#### 課題 1:
産後のメンタルヘルスについての文章から、「方法 妊娠期から産後までの一」から「するものを用いることとした。」までの部分を一字一句そのまま書き写してください。
#### 課題 2:
産後のメンタルヘルスについての文章では、分析に何件の妊産婦データを使いましたか。

#### 抜粋文:
+ + + + +

岩田 眞美(イワタ マミ) 杉原 麻理恵(スギハラ マリエ) 戸矢崎 悦子(トヤザキ エツコ)
長澤 昇平(ナガサワ ショウヘイ) 中村 周平(ナカムラ シュウヘイ)
沖 美紗子(オキ ミサコ) 三堀 健太(ミツホリ ケンタ)

目的 産後のメンタルヘルスの不調は,虐待など養育上の課題の1つといわれているが,妊娠期に行政側がその兆候を探知し,必要な支援へとつなげていく方策は,カンファレンスを通じた経験則が中心となって行われている。本稿では,産後のメンタルヘルスに影響する要因を妊娠届出時のアンケートから統計的手法により浮き彫りにし,妊娠期からの切れ目のない支援に生かしていくことを目的とする。

方法 妊娠期から産後までの一連のデータを縦断的に扱い,多変量解析による重回帰分析を実施する。被説明変数には,産婦健康診査(2週間,1カ月)によるエジンバラ産後うつ病質問票(EPDS)の値を用いた。説明変数には,アンケート項目の中から,先行研究に倣って不妊治療の有無など産科的要因,社会的要因,心理的要因に関連するものを用いることとした。

結果 分析には妊娠届出時のアンケートに回答(一部回答を含む)したもののうち,2017年6月から2023年3月末までに産婦健康診査を受診した24,584件の妊産婦データを用いた。分析にあたりサンプルを産後2週間(12,308件)と1カ月(12,276件)に分けて検証した。結果,産後2週間または1カ月のEPDSの危険因子として,「健康不安あり」「喫煙あり」「転居予定あり」「気持ちの落ち込みあり」「心配事あり」において有意な結果が得られた。他方,「里帰り予定あり」「同居人数」「相談者あり」は保護要因となることが明らかとなった。

結論 妊娠時のアンケートを通じて,産後のメンタルヘルスの不調を予測し得る可能性を示した。産後うつなど,メンタルヘルスの不調に対するハイリスクアプローチのための客観的な判断指標の1つとして,妊娠時のアンケート項目の一部を活用することの可能性を示唆した。

+ + + + +

収集データ:
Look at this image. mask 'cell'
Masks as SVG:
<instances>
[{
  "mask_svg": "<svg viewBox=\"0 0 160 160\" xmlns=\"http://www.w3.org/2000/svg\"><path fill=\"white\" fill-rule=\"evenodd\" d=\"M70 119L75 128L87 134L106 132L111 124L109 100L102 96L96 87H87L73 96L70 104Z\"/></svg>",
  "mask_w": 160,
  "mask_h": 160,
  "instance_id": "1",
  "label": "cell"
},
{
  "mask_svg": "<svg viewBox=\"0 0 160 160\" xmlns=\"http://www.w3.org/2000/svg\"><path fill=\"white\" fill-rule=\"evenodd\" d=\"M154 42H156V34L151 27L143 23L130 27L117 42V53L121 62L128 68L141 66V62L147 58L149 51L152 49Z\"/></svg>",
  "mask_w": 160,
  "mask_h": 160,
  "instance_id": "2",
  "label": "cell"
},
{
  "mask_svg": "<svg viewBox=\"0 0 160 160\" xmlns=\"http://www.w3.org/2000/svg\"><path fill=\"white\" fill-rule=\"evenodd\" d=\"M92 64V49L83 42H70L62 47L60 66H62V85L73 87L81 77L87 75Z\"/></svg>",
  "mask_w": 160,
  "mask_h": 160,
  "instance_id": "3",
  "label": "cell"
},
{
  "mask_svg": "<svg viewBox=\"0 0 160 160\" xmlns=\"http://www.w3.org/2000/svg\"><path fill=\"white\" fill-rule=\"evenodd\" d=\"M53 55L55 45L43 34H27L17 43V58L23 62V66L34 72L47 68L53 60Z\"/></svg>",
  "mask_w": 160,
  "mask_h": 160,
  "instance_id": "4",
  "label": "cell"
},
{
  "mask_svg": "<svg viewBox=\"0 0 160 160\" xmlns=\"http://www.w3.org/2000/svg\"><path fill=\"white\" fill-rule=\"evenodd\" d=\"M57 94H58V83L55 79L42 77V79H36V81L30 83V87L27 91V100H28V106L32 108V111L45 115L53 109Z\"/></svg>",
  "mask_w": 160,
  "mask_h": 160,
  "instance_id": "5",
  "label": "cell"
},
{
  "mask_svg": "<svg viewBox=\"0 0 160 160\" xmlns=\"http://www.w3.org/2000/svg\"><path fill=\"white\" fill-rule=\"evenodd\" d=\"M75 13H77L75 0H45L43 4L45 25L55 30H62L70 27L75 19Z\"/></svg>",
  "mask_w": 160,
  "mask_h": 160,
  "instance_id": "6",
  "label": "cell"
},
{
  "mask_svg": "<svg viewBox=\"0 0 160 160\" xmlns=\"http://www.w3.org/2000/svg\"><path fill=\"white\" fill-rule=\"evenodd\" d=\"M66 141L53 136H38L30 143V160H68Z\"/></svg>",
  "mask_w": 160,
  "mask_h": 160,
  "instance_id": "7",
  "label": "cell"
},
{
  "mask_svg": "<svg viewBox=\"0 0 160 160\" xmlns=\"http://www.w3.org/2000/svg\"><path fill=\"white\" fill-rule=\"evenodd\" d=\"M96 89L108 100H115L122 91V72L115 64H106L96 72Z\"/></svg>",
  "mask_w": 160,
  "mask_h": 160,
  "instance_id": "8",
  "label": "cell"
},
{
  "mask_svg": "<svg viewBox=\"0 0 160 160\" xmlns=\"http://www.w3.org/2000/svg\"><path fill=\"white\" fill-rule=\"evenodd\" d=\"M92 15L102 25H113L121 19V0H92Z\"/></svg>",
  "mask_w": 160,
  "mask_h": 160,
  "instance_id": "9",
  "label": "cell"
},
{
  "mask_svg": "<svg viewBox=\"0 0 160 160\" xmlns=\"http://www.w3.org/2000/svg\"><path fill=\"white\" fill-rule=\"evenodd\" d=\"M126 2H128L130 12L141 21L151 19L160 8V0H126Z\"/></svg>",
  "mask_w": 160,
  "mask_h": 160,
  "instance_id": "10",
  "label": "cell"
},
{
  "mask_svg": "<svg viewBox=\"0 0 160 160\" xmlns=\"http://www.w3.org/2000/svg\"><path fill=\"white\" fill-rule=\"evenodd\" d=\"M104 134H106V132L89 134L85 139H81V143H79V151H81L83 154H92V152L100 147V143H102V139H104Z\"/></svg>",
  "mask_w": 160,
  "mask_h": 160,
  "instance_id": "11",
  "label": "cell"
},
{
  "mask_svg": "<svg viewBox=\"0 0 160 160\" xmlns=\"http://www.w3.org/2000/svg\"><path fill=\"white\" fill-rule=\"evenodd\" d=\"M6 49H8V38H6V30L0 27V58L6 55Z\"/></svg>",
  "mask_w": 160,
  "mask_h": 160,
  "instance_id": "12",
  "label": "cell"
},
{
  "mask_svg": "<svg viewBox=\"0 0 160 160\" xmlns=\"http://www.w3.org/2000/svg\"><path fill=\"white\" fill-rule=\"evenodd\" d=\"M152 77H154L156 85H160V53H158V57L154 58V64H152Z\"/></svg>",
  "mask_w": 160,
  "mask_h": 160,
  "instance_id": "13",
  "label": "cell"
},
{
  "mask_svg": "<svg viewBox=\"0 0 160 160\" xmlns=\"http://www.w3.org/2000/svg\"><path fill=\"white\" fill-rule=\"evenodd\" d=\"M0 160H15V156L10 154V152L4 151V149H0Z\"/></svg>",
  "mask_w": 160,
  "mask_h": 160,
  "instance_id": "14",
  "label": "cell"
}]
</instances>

+ + + + +

#### 解答 1:
方法 妊娠期から産後までの一連のデータを縦断的に扱い,多変量解析による重回帰分析を実施する。被説明変数には,産婦健康診査(2週間,1カ月)によるエジンバラ産後うつ病質問票(EPDS)の値を用いた。説明変数には,アンケート項目の中から,先行研究に倣って不妊治療の有無など産科的要因,社会的要因,心理的要因に関連するものを用いることとした。

#### 解答 2:
24,584件です。